Un tiroteo registrado el miércoles en un edificio de apartamentos de Minneapolis, Minnesota, dejó tres personas muertas y otras seis heridas, incluido el propio atacante, quien murió durante un intercambio de disparos con agentes policiales.
El atacante fue identificado como Carlton Neal Johnson II, de 35 años, residente del edificio Shoreline Plaza. De acuerdo con documentos judiciales y testimonios citados por medios locales, Johnson tenía antecedentes de comportamiento amenazante dentro del inmueble y se encontraba en un proceso de desalojo.
Había amenazado a otros residentes
Según los registros y testimonios recogidos después del ataque, Johnson había protagonizado varios incidentes antes del tiroteo. En junio, incluso habría mostrado una pistola dentro del edificio durante un altercado. La Policía investigó el caso, pero la Fiscalía del condado de Hennepin decidió no presentar cargos al considerar que no existían pruebas suficientes para demostrar un delito más allá de toda duda razonable.
Además, residentes señalaron que el hombre tenía un comportamiento agresivo y que había advertido a vecinos que tenía intención de disparar. Al menos una mujer que tuvo un hijo con Johnson había solicitado una orden de restricción en su contra.
¿Cómo ocurrió el ataque?
El tiroteo comenzó alrededor de las 16:30 del miércoles, durante un intercambio relacionado con la custodia de un menor entre Johnson y una mujer con quien había mantenido una relación.

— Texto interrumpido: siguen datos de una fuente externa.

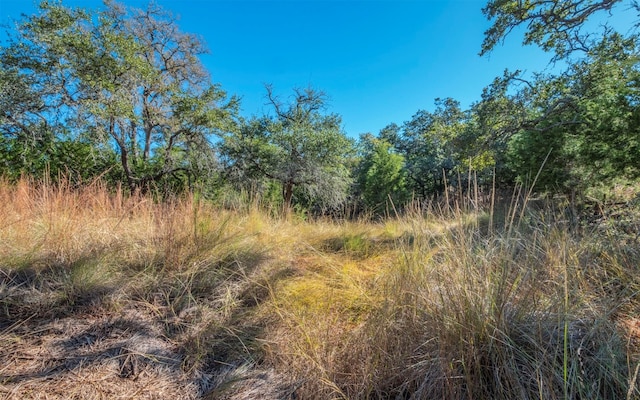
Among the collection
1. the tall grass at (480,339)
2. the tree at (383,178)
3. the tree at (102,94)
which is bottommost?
the tall grass at (480,339)

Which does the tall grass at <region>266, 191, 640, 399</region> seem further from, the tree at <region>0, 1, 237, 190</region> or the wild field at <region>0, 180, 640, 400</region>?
the tree at <region>0, 1, 237, 190</region>

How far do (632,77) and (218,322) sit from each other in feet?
18.9

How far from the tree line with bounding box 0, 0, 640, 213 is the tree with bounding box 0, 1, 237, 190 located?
22mm

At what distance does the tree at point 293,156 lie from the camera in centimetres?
694

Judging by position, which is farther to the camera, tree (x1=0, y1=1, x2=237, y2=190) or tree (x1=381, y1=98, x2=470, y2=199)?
tree (x1=381, y1=98, x2=470, y2=199)

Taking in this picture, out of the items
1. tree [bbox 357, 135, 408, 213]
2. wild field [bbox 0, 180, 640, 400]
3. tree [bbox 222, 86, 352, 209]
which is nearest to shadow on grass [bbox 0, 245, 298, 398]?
wild field [bbox 0, 180, 640, 400]

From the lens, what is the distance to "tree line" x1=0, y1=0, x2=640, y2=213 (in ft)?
13.0

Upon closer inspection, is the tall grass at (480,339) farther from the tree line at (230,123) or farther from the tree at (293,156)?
the tree at (293,156)

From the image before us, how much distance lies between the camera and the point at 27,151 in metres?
4.27

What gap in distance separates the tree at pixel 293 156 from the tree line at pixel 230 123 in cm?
3

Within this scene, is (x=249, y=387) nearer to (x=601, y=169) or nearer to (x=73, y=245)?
(x=73, y=245)

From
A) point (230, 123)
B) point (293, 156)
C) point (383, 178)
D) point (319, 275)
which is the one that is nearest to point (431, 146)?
point (383, 178)

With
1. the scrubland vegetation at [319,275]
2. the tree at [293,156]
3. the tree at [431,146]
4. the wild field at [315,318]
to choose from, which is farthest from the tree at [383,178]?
the wild field at [315,318]

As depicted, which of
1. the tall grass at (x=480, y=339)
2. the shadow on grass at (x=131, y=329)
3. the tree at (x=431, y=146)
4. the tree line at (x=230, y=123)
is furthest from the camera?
the tree at (x=431, y=146)
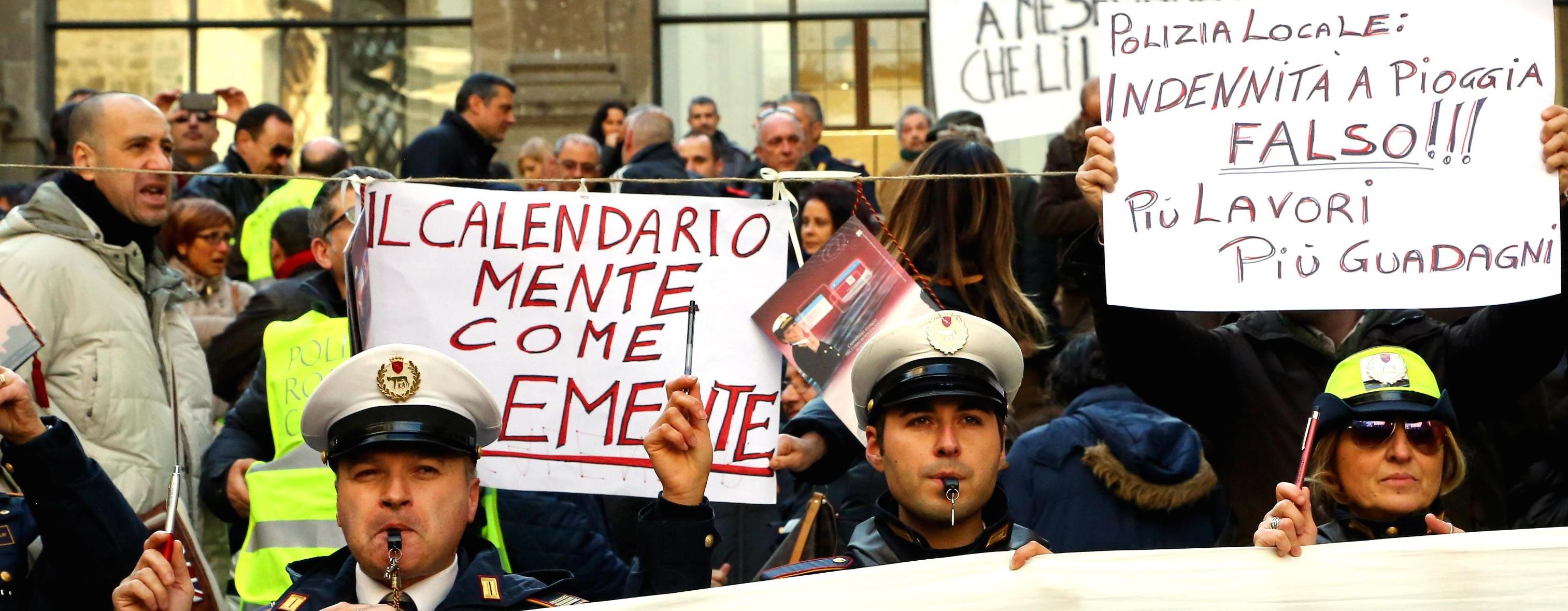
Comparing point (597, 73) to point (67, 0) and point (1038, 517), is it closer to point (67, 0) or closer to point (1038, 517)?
point (67, 0)

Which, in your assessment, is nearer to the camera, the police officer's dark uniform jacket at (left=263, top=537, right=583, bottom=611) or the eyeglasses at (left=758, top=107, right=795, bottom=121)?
the police officer's dark uniform jacket at (left=263, top=537, right=583, bottom=611)

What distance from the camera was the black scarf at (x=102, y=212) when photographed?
5965 mm

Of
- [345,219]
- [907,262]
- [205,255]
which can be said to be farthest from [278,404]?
[205,255]

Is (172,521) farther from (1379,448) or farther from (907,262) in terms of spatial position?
(1379,448)

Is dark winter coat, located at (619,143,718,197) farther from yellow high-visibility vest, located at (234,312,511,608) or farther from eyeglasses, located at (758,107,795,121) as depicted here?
yellow high-visibility vest, located at (234,312,511,608)

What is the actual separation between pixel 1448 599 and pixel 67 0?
1373 centimetres

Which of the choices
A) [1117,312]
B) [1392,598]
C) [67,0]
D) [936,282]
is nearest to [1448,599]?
[1392,598]

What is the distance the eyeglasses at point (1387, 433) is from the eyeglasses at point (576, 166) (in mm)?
6033

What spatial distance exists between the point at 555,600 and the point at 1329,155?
2.16m

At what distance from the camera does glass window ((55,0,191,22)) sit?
1494 centimetres

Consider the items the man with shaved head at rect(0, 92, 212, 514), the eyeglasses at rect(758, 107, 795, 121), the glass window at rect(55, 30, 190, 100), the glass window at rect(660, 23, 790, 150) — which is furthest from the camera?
the glass window at rect(55, 30, 190, 100)

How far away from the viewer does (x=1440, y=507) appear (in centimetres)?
503

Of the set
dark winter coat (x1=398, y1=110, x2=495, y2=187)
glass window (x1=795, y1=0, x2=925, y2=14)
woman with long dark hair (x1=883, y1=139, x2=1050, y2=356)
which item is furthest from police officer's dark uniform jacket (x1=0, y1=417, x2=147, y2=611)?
glass window (x1=795, y1=0, x2=925, y2=14)

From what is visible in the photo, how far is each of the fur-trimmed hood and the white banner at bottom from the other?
2226mm
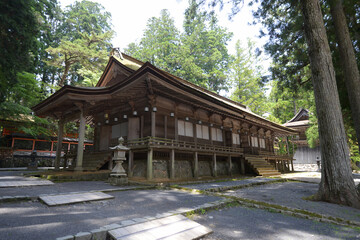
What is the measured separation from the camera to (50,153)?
74.0ft

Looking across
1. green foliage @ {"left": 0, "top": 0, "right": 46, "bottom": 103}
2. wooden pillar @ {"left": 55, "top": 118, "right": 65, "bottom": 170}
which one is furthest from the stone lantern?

Según las autoridades, Johnson disparó contra la mujer en una pierna antes de ingresar al edificio. Posteriormente hirió a dos trabajadores y subió hasta el noveno piso, donde disparó contra dos residentes, identificados como Muse Abdi Afrah, de 61 años, y Dale Henry Spry, de 63.
Los agentes que acudieron al lugar se enfrentaron al atacante, quien murió durante el intercambio de disparos. Dos policías resultaron heridos por impactos de bala y un tercer agente sufrió heridas leves. Los tres se encuentran fuera de peligro, según la información difundida.
Un historial que vuelve a generar cuestionamientos
El caso ha puesto nuevamente bajo la lupa la respuesta de las autoridades ante señales previas de violencia. Johnson había sido investigado por la exhibición de un arma y enfrentaba un proceso de desalojo, mientras que vecinos habían reportado amenazas y comportamientos preocupantes.
Las autoridades, sin embargo, señalaron que en la investigación de junio no se encontraron elementos suficientes para presentar cargos y que Johnson contaba con un permiso legal para portar el arma.
El tiroteo reavivó así el debate sobre cómo deben actuar las autoridades ante amenazas de violencia, violencia doméstica y acceso legal a armas de fuego cuando existen antecedentes que podrían advertir de un riesgo mayor.